-- Listed records start --

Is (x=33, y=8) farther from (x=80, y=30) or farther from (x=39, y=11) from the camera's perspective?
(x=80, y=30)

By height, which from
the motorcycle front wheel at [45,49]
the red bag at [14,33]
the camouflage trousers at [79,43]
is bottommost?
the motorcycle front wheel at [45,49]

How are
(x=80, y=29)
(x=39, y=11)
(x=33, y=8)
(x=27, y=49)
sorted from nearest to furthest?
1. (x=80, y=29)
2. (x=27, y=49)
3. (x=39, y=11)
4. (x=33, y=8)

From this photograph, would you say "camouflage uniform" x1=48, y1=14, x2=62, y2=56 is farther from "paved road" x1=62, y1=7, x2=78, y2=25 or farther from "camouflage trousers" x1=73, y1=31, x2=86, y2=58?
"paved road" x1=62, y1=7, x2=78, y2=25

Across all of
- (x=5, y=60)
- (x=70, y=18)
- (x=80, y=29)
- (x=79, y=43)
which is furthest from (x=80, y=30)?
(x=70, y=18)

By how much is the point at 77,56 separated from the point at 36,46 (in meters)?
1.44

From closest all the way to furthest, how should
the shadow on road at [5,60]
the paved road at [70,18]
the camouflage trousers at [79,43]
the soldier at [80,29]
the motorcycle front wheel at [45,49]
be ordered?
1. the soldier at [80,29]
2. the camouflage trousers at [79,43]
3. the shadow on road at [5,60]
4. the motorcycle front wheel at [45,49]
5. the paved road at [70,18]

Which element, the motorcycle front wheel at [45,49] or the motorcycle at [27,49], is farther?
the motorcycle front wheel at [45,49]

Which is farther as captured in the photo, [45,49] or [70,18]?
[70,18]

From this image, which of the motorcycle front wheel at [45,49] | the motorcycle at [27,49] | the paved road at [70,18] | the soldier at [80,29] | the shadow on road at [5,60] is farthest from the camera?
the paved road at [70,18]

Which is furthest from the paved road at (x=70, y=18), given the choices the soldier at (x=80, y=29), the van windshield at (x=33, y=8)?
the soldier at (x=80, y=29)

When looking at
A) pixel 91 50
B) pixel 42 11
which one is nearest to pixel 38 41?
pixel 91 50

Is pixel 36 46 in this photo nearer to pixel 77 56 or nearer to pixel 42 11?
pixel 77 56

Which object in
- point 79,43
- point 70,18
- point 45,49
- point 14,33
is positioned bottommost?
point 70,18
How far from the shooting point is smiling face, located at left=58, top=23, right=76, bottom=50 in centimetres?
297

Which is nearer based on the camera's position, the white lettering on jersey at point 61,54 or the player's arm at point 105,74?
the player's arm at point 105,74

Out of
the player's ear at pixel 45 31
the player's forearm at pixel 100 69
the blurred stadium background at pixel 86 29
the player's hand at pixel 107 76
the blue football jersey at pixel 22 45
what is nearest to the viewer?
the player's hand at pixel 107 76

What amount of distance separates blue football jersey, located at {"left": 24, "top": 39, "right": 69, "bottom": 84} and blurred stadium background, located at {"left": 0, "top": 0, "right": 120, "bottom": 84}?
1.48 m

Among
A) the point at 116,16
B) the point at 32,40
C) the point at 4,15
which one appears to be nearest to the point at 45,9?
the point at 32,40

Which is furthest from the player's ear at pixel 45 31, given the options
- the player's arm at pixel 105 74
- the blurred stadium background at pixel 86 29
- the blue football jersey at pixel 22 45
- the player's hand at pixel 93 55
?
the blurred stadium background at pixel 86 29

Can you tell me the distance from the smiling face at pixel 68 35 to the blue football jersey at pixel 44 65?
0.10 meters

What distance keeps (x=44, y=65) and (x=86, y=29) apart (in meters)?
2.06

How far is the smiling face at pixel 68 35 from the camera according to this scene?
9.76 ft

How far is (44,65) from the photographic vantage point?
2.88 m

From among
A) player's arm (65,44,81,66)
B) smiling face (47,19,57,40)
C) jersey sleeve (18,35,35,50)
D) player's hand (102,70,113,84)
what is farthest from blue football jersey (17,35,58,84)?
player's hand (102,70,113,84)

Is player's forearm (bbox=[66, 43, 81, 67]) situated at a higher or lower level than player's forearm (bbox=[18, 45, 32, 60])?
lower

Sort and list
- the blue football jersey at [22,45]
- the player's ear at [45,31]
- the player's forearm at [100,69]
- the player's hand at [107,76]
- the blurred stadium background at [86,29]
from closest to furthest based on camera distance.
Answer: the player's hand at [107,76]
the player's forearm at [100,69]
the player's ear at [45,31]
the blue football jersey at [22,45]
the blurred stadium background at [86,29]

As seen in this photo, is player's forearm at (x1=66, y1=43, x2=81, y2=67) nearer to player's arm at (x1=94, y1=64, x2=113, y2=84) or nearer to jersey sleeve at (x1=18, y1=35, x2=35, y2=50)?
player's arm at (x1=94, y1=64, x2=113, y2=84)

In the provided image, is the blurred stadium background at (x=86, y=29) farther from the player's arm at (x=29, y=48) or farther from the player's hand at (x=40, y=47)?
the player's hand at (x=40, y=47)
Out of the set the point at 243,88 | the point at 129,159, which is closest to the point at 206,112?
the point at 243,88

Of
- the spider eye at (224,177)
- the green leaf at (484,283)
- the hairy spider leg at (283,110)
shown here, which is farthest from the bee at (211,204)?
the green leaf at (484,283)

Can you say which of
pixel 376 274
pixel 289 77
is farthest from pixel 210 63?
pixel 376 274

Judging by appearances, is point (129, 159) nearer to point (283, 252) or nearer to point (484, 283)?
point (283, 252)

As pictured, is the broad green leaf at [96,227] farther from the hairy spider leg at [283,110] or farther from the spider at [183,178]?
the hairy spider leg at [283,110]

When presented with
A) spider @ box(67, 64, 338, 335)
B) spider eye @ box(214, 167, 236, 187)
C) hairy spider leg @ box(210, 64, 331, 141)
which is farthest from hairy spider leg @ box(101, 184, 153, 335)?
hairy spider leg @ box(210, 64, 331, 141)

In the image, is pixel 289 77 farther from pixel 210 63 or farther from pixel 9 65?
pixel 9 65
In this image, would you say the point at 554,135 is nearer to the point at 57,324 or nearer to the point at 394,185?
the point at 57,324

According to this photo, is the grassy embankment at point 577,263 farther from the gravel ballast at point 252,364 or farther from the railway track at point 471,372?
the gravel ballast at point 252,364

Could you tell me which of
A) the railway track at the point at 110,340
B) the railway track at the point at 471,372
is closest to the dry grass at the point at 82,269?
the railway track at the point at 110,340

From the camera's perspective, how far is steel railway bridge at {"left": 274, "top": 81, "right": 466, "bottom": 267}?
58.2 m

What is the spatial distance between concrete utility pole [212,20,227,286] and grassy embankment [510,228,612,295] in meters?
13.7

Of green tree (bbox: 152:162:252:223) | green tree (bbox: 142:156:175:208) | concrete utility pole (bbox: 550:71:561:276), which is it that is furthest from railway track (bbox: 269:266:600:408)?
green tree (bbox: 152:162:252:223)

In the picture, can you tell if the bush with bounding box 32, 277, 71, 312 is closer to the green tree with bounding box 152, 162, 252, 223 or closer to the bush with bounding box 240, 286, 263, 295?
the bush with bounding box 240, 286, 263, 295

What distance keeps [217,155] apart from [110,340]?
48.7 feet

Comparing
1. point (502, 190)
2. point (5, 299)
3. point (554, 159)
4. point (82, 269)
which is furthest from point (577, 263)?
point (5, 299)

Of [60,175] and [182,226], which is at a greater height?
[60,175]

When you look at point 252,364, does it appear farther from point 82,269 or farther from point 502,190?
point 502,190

-- Listed records end --

Put every line of the entries, beginning with the line containing "In this image, would" and continuing through the final line, into a numbered list. Skip any blank lines.

* Solution to the problem *
1. In this image, would you say the point at 554,135 is nearer to the point at 57,324 or nearer to the point at 394,185?
2. the point at 57,324
3. According to this photo, is the grassy embankment at point 577,263 farther from the gravel ballast at point 252,364 or farther from the railway track at point 471,372?
4. the gravel ballast at point 252,364
5. Could you tell me which of
6. A) the railway track at the point at 110,340
7. B) the railway track at the point at 471,372
8. is closest to the dry grass at the point at 82,269?
9. the railway track at the point at 110,340
10. From the camera's perspective, how far is steel railway bridge at {"left": 274, "top": 81, "right": 466, "bottom": 267}?
11. 58.2 m
12. What is the spatial distance between concrete utility pole [212,20,227,286] and grassy embankment [510,228,612,295] in meters?
13. 13.7
14. Of green tree (bbox: 152:162:252:223) | green tree (bbox: 142:156:175:208) | concrete utility pole (bbox: 550:71:561:276), which is it that is furthest from railway track (bbox: 269:266:600:408)?
15. green tree (bbox: 152:162:252:223)
16. In the picture, can you tell if the bush with bounding box 32, 277, 71, 312 is closer to the green tree with bounding box 152, 162, 252, 223 or closer to the bush with bounding box 240, 286, 263, 295?
17. the bush with bounding box 240, 286, 263, 295
18. What distance keeps [217,155] apart from [110,340]?
19. 48.7 feet
20. Comparing
21. 1. point (502, 190)
22. 2. point (5, 299)
23. 3. point (554, 159)
24. 4. point (82, 269)
25. which is furthest from point (577, 263)?
26. point (5, 299)
27. Of [60,175] and [182,226], which is at a greater height?
28. [60,175]
29. When you look at point 252,364, does it appear farther from point 82,269 or farther from point 502,190?
30. point 502,190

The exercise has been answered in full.